## Exercise brief
Write the records below out again exactly as given, with no images.

# Data section start

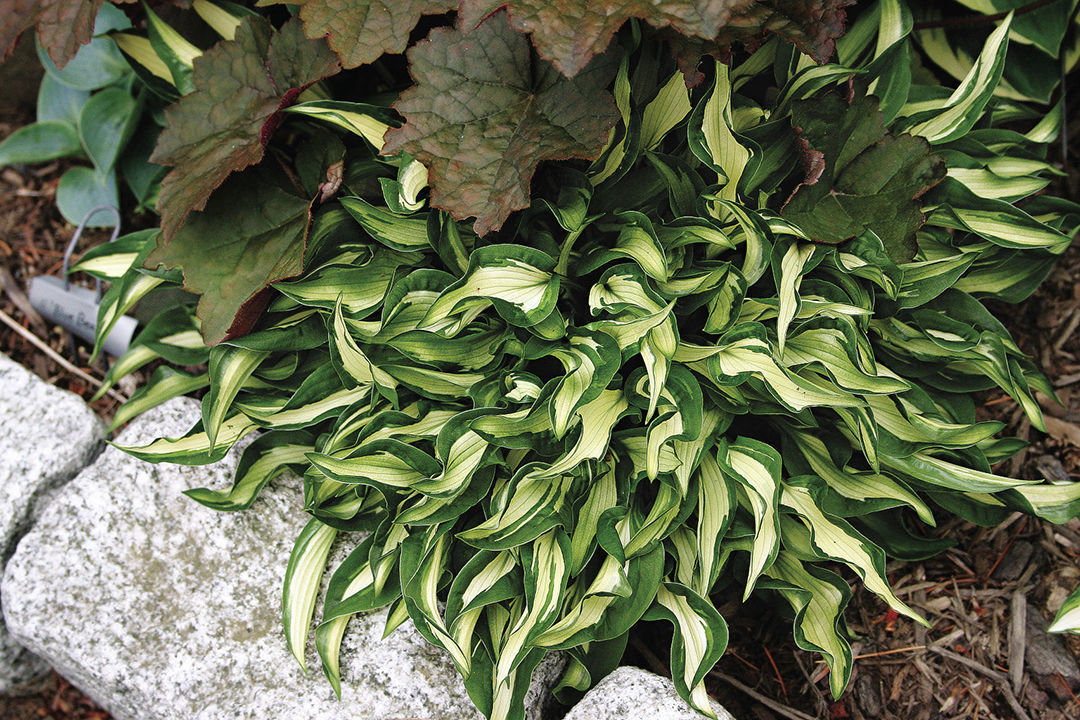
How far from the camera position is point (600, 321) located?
1413mm

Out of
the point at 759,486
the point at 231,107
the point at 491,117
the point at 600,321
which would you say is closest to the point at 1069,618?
the point at 759,486

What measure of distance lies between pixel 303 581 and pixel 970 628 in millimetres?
1266

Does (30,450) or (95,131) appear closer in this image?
(30,450)

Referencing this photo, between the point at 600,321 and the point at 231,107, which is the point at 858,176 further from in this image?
the point at 231,107

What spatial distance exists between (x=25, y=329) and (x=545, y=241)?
60.3 inches

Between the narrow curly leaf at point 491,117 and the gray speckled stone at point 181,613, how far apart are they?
0.76 meters

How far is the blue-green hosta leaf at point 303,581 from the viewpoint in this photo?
4.85ft

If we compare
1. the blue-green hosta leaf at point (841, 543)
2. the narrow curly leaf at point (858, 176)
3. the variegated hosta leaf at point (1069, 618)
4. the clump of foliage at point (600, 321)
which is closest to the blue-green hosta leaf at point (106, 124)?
the clump of foliage at point (600, 321)

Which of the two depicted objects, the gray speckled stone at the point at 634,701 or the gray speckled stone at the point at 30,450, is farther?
the gray speckled stone at the point at 30,450

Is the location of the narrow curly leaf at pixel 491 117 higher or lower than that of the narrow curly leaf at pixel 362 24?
lower

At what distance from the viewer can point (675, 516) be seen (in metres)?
1.43

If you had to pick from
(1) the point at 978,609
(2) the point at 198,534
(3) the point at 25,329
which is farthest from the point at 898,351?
(3) the point at 25,329

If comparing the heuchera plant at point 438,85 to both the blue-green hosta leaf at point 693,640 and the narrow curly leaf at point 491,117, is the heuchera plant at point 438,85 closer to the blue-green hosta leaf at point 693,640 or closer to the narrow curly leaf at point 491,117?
the narrow curly leaf at point 491,117

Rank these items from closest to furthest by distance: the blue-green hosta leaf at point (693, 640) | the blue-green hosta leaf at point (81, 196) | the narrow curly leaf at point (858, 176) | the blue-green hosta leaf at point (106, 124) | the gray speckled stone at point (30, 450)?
1. the blue-green hosta leaf at point (693, 640)
2. the narrow curly leaf at point (858, 176)
3. the gray speckled stone at point (30, 450)
4. the blue-green hosta leaf at point (106, 124)
5. the blue-green hosta leaf at point (81, 196)
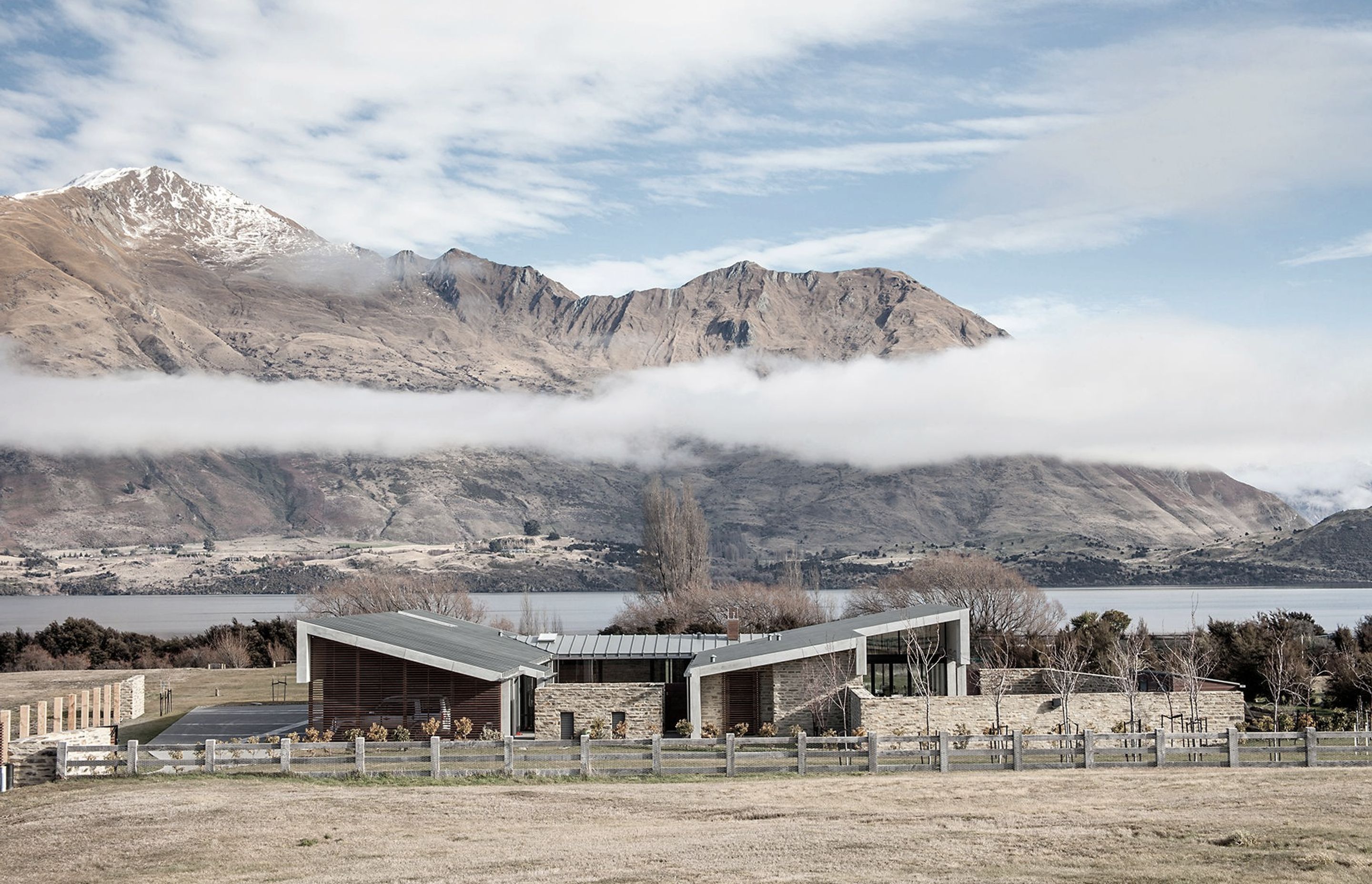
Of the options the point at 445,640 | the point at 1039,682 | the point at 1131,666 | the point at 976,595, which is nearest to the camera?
the point at 445,640

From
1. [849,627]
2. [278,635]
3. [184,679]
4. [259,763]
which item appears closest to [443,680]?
[259,763]

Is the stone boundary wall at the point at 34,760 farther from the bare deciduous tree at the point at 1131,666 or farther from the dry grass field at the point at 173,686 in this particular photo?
the bare deciduous tree at the point at 1131,666

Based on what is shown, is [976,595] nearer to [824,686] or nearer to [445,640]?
[824,686]

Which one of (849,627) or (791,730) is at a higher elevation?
(849,627)

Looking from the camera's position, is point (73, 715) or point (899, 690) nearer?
point (73, 715)

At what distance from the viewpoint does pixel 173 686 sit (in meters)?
59.5

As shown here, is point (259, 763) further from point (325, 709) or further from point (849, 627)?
point (849, 627)

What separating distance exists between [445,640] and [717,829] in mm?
19968

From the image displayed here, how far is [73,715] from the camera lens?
1404 inches

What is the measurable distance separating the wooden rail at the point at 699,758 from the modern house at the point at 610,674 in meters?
6.22

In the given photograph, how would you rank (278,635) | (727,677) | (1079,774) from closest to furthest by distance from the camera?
(1079,774) < (727,677) < (278,635)

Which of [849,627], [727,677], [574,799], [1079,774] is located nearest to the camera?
[574,799]

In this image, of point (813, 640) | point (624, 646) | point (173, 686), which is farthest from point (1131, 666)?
point (173, 686)

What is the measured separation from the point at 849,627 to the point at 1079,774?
54.7ft
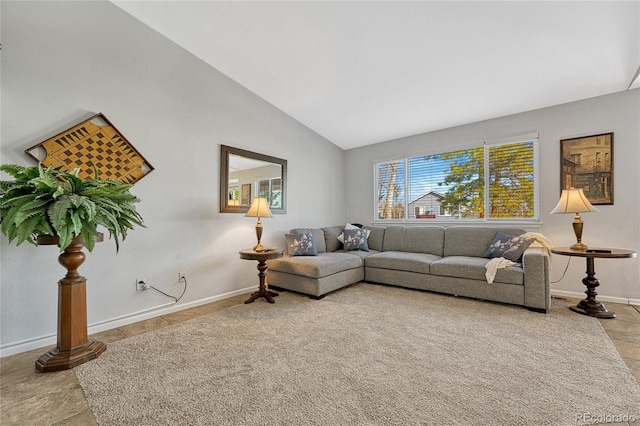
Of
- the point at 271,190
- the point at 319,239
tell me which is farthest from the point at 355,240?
the point at 271,190

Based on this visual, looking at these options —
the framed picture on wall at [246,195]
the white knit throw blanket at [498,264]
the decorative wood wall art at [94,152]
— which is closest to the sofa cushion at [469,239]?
the white knit throw blanket at [498,264]

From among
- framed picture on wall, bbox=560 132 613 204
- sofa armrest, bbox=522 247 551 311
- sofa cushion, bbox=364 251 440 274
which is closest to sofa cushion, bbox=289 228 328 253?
sofa cushion, bbox=364 251 440 274

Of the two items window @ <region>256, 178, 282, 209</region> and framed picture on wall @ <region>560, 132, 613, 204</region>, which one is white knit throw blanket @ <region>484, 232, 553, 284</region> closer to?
framed picture on wall @ <region>560, 132, 613, 204</region>

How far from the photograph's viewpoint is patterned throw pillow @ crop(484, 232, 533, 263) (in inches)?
128

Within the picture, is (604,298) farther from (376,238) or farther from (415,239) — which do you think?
(376,238)

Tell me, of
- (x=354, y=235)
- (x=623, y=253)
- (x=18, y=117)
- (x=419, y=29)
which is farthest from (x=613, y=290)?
(x=18, y=117)

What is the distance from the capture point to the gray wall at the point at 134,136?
2.28 m

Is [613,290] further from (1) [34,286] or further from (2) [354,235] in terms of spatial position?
(1) [34,286]

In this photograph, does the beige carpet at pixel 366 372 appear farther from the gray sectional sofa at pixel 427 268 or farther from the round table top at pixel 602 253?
the round table top at pixel 602 253

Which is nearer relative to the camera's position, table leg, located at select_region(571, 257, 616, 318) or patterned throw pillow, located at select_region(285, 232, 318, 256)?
table leg, located at select_region(571, 257, 616, 318)

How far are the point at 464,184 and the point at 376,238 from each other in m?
1.60

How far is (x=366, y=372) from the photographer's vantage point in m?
1.84

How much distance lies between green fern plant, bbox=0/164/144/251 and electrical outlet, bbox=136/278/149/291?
104 cm

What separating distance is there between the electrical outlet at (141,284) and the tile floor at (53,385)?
0.35m
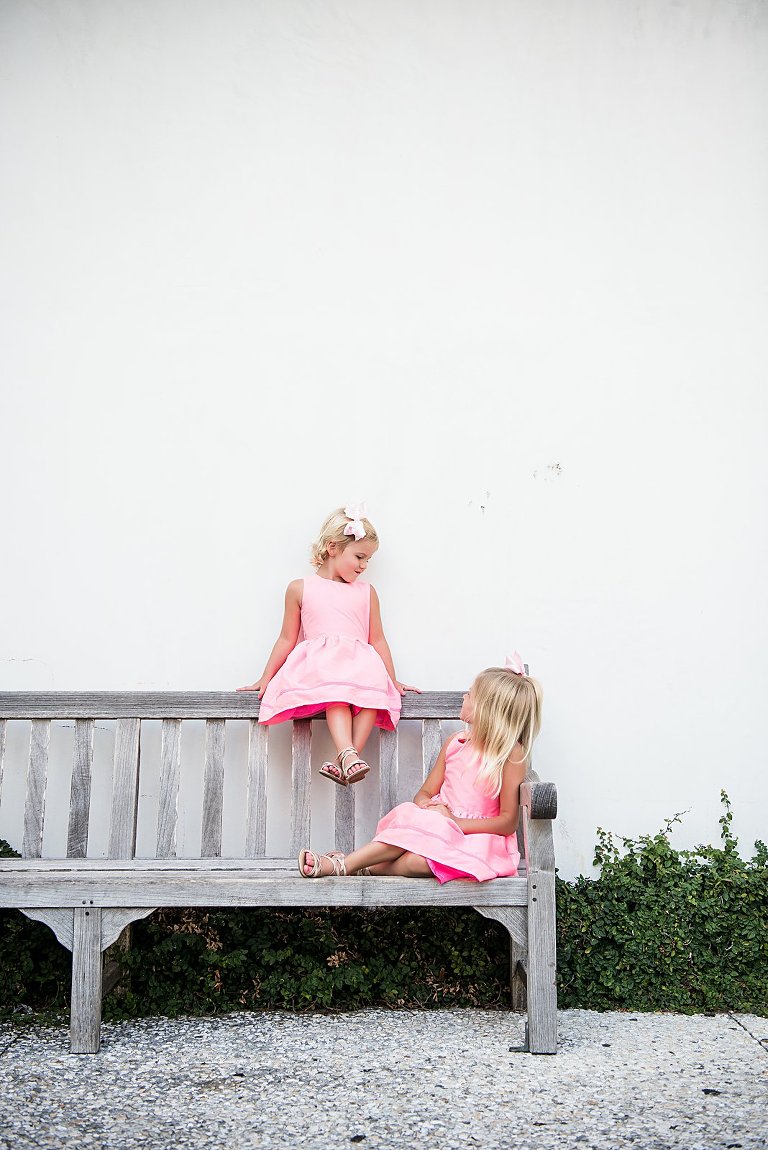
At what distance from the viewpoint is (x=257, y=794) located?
347 cm

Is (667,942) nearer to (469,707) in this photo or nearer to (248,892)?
(469,707)

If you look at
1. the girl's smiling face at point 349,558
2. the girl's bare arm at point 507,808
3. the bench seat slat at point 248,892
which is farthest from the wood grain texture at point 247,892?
the girl's smiling face at point 349,558

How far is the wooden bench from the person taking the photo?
296 cm

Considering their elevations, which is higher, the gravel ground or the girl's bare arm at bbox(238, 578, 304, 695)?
the girl's bare arm at bbox(238, 578, 304, 695)

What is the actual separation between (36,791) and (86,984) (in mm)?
783

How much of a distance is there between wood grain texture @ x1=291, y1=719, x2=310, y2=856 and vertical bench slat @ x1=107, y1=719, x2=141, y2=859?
565 millimetres

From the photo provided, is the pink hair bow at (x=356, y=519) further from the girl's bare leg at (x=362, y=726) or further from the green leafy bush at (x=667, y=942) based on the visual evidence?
the green leafy bush at (x=667, y=942)

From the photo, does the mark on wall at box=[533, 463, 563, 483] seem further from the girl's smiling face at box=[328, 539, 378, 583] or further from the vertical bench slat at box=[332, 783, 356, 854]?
the vertical bench slat at box=[332, 783, 356, 854]

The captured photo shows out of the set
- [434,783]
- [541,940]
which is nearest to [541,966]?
[541,940]

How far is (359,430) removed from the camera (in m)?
3.85

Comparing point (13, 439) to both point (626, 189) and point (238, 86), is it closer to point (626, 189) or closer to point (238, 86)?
point (238, 86)

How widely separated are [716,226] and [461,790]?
2.50 metres

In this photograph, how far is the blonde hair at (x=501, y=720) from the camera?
3.20 m

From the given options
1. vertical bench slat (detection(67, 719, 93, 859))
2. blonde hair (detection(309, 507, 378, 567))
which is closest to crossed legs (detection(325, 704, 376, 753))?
blonde hair (detection(309, 507, 378, 567))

# Data section end

## Result of the exercise
How far from the camera position is point (600, 321) located?
1413mm

Out of
the point at 759,486
the point at 231,107
the point at 491,117
the point at 600,321
which would you say is closest to the point at 1069,618?
the point at 759,486

What measure of distance lies between pixel 303 581 and pixel 970 628 in millimetres?
1266

Does (30,450) or (95,131) appear closer in this image?
(30,450)

Referencing this photo, between the point at 600,321 and the point at 231,107, which is the point at 858,176 further from in this image?
the point at 231,107

What spatial distance exists between (x=25, y=329) and (x=545, y=241)?
60.3 inches

Between the narrow curly leaf at point 491,117 and the gray speckled stone at point 181,613, how far apart are they?
0.76 meters

How far is the blue-green hosta leaf at point 303,581 from the viewpoint in this photo?
4.85ft

If we compare
1. the blue-green hosta leaf at point (841, 543)
2. the narrow curly leaf at point (858, 176)
3. the variegated hosta leaf at point (1069, 618)
4. the clump of foliage at point (600, 321)
which is closest to the blue-green hosta leaf at point (106, 124)?
the clump of foliage at point (600, 321)

Which of the two depicted objects, the gray speckled stone at the point at 634,701 or the gray speckled stone at the point at 30,450, is farther?
the gray speckled stone at the point at 30,450

Is the location of the narrow curly leaf at pixel 491 117 higher or lower than that of the narrow curly leaf at pixel 362 24?
lower

At what distance from the viewer can point (675, 516) be seen (in metres)?
1.43

If you had to pick from
(1) the point at 978,609
(2) the point at 198,534
(3) the point at 25,329
which is farthest from the point at 898,351?
(3) the point at 25,329

If comparing the heuchera plant at point 438,85 to both the blue-green hosta leaf at point 693,640 and the narrow curly leaf at point 491,117, is the heuchera plant at point 438,85 closer to the blue-green hosta leaf at point 693,640 or closer to the narrow curly leaf at point 491,117?
the narrow curly leaf at point 491,117

Rank these items from closest to furthest by distance: the blue-green hosta leaf at point (693, 640) | the blue-green hosta leaf at point (81, 196) | the narrow curly leaf at point (858, 176) | the blue-green hosta leaf at point (106, 124) | the gray speckled stone at point (30, 450)?
1. the blue-green hosta leaf at point (693, 640)
2. the narrow curly leaf at point (858, 176)
3. the gray speckled stone at point (30, 450)
4. the blue-green hosta leaf at point (106, 124)
5. the blue-green hosta leaf at point (81, 196)
Of the options the point at 445,640 | the point at 1039,682 | the point at 1131,666 | the point at 976,595, which is nearest to the camera?
the point at 445,640

From
1. [849,627]
2. [278,635]
3. [184,679]
4. [259,763]
which item appears closest to [443,680]?
[259,763]

Is the stone boundary wall at the point at 34,760 farther from the bare deciduous tree at the point at 1131,666 or farther from the dry grass field at the point at 173,686 in this particular photo?
the bare deciduous tree at the point at 1131,666

Based on what is shown, is [976,595] nearer to [824,686] or nearer to [445,640]?
[824,686]

Which one of (849,627) or (791,730) is at a higher elevation?
(849,627)

Looking from the camera's position, is point (73, 715) or point (899, 690) nearer?
point (73, 715)

At what distance from the viewpoint does pixel 173 686 sit (in meters)?
59.5

As shown here, is point (259, 763) further from point (325, 709) or further from point (849, 627)?
point (849, 627)

What separating distance exists between [445,640] and [717,829] in mm?
19968

From the image displayed here, how far is [73,715] from the camera lens?
1404 inches

What is the measurable distance separating the wooden rail at the point at 699,758 from the modern house at the point at 610,674 in meters?
6.22

In the given photograph, how would you rank (278,635) | (727,677) | (1079,774) from closest to furthest by distance from the camera?
(1079,774) < (727,677) < (278,635)

Which of [849,627], [727,677], [574,799], [1079,774] is located nearest to the camera?
[574,799]

In this image, of point (813, 640) | point (624, 646) | point (173, 686), which is farthest from point (1131, 666)?
point (173, 686)

What is the measured separation from the point at 849,627 to the point at 1079,774?
54.7ft
Of
- the point at 271,190
- the point at 319,239
tell me which is farthest from the point at 355,240?
the point at 271,190

Based on this visual, looking at these options —
the framed picture on wall at [246,195]
the white knit throw blanket at [498,264]
the decorative wood wall art at [94,152]
— which is closest to the sofa cushion at [469,239]?
the white knit throw blanket at [498,264]

From among
- framed picture on wall, bbox=560 132 613 204
- sofa armrest, bbox=522 247 551 311
- sofa cushion, bbox=364 251 440 274
which is closest to sofa cushion, bbox=289 228 328 253?
sofa cushion, bbox=364 251 440 274

Of the two items window @ <region>256, 178, 282, 209</region> and framed picture on wall @ <region>560, 132, 613, 204</region>, which one is white knit throw blanket @ <region>484, 232, 553, 284</region> closer to?
framed picture on wall @ <region>560, 132, 613, 204</region>

How far from the photograph's viewpoint is patterned throw pillow @ crop(484, 232, 533, 263) (in inches)?
128

Within the picture, is (604,298) farther from (376,238) or farther from (415,239) — which do you think?
(376,238)

Tell me, of
- (x=354, y=235)
- (x=623, y=253)
- (x=18, y=117)
- (x=419, y=29)
which is farthest from (x=613, y=290)?
(x=18, y=117)

What is the distance from the capture point to the gray wall at the point at 134,136?
2.28 m

Is [613,290] further from (1) [34,286] or further from (2) [354,235] in terms of spatial position?
(1) [34,286]

In this photograph, does the beige carpet at pixel 366 372 appear farther from the gray sectional sofa at pixel 427 268 or farther from the round table top at pixel 602 253?
the round table top at pixel 602 253

Which is nearer relative to the camera's position, table leg, located at select_region(571, 257, 616, 318) or patterned throw pillow, located at select_region(285, 232, 318, 256)?
table leg, located at select_region(571, 257, 616, 318)

How far are the point at 464,184 and the point at 376,238 from each other in m?
1.60

How far is (x=366, y=372) from the photographer's vantage point in m?
1.84

How much distance lies between green fern plant, bbox=0/164/144/251 and electrical outlet, bbox=136/278/149/291?
104 cm

What separating distance is there between the electrical outlet at (141,284) and the tile floor at (53,385)?
0.35m
At what distance from the viewpoint is (x=257, y=794) located?
347 cm

Is (667,942) nearer to (469,707) in this photo or nearer to (248,892)?
(469,707)

If you look at
1. the girl's smiling face at point 349,558
2. the girl's bare arm at point 507,808
3. the bench seat slat at point 248,892
which is farthest from the wood grain texture at point 247,892?
the girl's smiling face at point 349,558

How far is the wooden bench from the person taking the photo?
296 cm

Considering their elevations, which is higher, the gravel ground or the girl's bare arm at bbox(238, 578, 304, 695)?
the girl's bare arm at bbox(238, 578, 304, 695)

What is the actual separation between (36,791) and (86,984) (in mm)?
783

How much of a distance is there between wood grain texture @ x1=291, y1=719, x2=310, y2=856 and vertical bench slat @ x1=107, y1=719, x2=141, y2=859?
565 millimetres

From the photo provided, is the pink hair bow at (x=356, y=519) further from the girl's bare leg at (x=362, y=726) or further from the green leafy bush at (x=667, y=942) based on the visual evidence?
the green leafy bush at (x=667, y=942)

From the photo, does the mark on wall at box=[533, 463, 563, 483] seem further from the girl's smiling face at box=[328, 539, 378, 583] or further from the vertical bench slat at box=[332, 783, 356, 854]?
the vertical bench slat at box=[332, 783, 356, 854]

The captured photo shows out of the set
- [434,783]
- [541,940]
which is nearest to [541,966]?
[541,940]

How far is (359,430) removed from the camera (in m)?
3.85

Comparing point (13, 439) to both point (626, 189) and point (238, 86), is it closer to point (626, 189) or closer to point (238, 86)?
point (238, 86)

How widely separated are [716,226] and [461,790]?
2.50 metres

In this photograph, how far is the blonde hair at (x=501, y=720) from the camera?
3.20 m

From the given options
1. vertical bench slat (detection(67, 719, 93, 859))
2. blonde hair (detection(309, 507, 378, 567))
which is closest to crossed legs (detection(325, 704, 376, 753))?
blonde hair (detection(309, 507, 378, 567))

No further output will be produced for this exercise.